Saya sudah diperingatkan beberapa kali, oleh beberapa orang di fakultas untuk tidak melakukan riset lain selain projek PhD, terutama kalau proposal belum diseminarkan. Beberapa waktu lalu, saya sudah pernah berjanji. Tapi lupa sama janji. Saya bandel. Sekarang saya terlibat dalam penulisan bagian sebuah buku (mudah-mudahan beres sebelum deadline). Setelah ini beres, saya malah berencana untuk menulis paper baru. Saya menilai tak ada salahnya, kecuali memang banyak memakan waktu, pikiran, dan tenaga: saya secara langsung justeru belajar banyak, ya menulis, ya berpikir, ya berbahasa. Malah justeru akan melatih kemampuan saya, terutama saya jadi lebih paham dengan apa menjadi spesialisasi saya. Lagian apa yang saya lakukan bukan hal negatif.

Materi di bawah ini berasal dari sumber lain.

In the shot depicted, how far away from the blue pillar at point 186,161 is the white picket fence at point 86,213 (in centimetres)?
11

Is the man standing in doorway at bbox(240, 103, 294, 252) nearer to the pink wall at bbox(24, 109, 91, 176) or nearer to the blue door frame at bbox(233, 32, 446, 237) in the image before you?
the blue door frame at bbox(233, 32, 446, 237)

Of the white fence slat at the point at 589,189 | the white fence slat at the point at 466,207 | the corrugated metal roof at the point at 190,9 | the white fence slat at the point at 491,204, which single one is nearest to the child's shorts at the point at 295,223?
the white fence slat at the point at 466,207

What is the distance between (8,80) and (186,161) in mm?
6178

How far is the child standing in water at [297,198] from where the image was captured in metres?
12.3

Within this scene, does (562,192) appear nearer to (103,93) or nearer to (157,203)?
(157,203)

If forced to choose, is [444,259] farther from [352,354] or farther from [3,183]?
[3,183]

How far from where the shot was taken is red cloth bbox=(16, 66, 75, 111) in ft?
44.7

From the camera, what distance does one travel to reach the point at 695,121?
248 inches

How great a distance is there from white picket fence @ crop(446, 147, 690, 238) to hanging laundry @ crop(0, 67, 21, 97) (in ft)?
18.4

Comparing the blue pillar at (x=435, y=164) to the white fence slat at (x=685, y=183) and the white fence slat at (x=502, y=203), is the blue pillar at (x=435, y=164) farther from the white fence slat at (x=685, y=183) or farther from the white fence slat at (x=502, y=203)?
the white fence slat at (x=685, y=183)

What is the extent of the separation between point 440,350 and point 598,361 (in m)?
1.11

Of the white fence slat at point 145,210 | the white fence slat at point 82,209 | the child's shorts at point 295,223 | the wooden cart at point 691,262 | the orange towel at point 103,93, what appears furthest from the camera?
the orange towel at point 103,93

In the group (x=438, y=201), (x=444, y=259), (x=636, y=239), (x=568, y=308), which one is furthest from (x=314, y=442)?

Entah seharusnya saya bagaimana. Hanya fokus pada disertasi rasanya tidak mungkin, meskipun banyak hal yang belum saya lakukan untuk menyempurnakan dan melengkapi proses kandidasi, misalnya urusan ethical clearance. Di Australia, semua bentuk peneltian yang berhubungan dengan manusia dan hewan harus lolos tim etik. Di tanah air rasanya saya belum pernah mendengar istilah itu. Belum lagi urusan hak cipta sehubungan dengan gambar-gambar yang akan saya sertakan dalam karya tulis. Akan banyak memakan waktu dan energi. Yeah, saya harus segera melakukannya selangkah demi selangkah.
Saya bukan tipe setia pada satu kegiatan. Banyak maunya. Termasuk dalam peneltian. Satu belum selesai, sudah pengen melakukan projek lain. Jika tidak, masalah lebih besar malah kuatir muncul; malah tak punya mood untuk belajar sama sekali. Otak saya terus bekerja, dalam kondisi apapun. Jika tidak tersalurkan, bisa miring. Maka saya salurkan dengan menulis, meskipun tulisan yang saya buat lebih banyak tak sempurna sebagai tulisan utuh.
Saat ini saya benar-benar ketat mengatur jadual untuk belajar, menulis, dan bekerja. Untung saja saya tak punya kebiasaan keluyuran, tepatnya belum punya teman pas yang bisa diajak keluyuran. Ada beberapa sebab saya rasa, misalnya, karena memang faktor internal, saya sudah kehilangan rasa untuk banyak keluyuran. Kedua, faktor eksternal, seperti misalnya, tak ada teman-teman seumuran yang memiliki minat sama, status sama, kebutuhan sama... Pernah saya bertemu dengan bujangan aseli Aussie. Jika mau berteman dengan dia, sepertinya harus all out: ke bar, nyari pasangan kencan, pesta... Sementara itu tak mungkin saya lakukan. Jadi tidak heran, jika kemudian orang Indonesia akan berkelompok dengan orang Indonesia, orang Arab berteman dengan orang Arab, orang Vietnam, orang Cina... mereka berkelompok dengan orang-orang sebangsa. Kecuali, diantara orang-orang itu memiliki banyak kesamaan. Misalnya, saya mengenal suatu kelompok orang Cina yang bergaul dengan kelompok Vietnam karena ternyata mereka bicara dengan bahasa yang sama, usia yang sama, dan dalam kelas yang sama. Padahal kalau saya lihat di Jakarta, banyak ekspatriat justeru tak punya masalah bergaul dengan orang lokal. Mungkin juga karena orang Australia tak seterbuka orang kita.
Itu mengapa belajar di luar negeri menjadi tampak berat.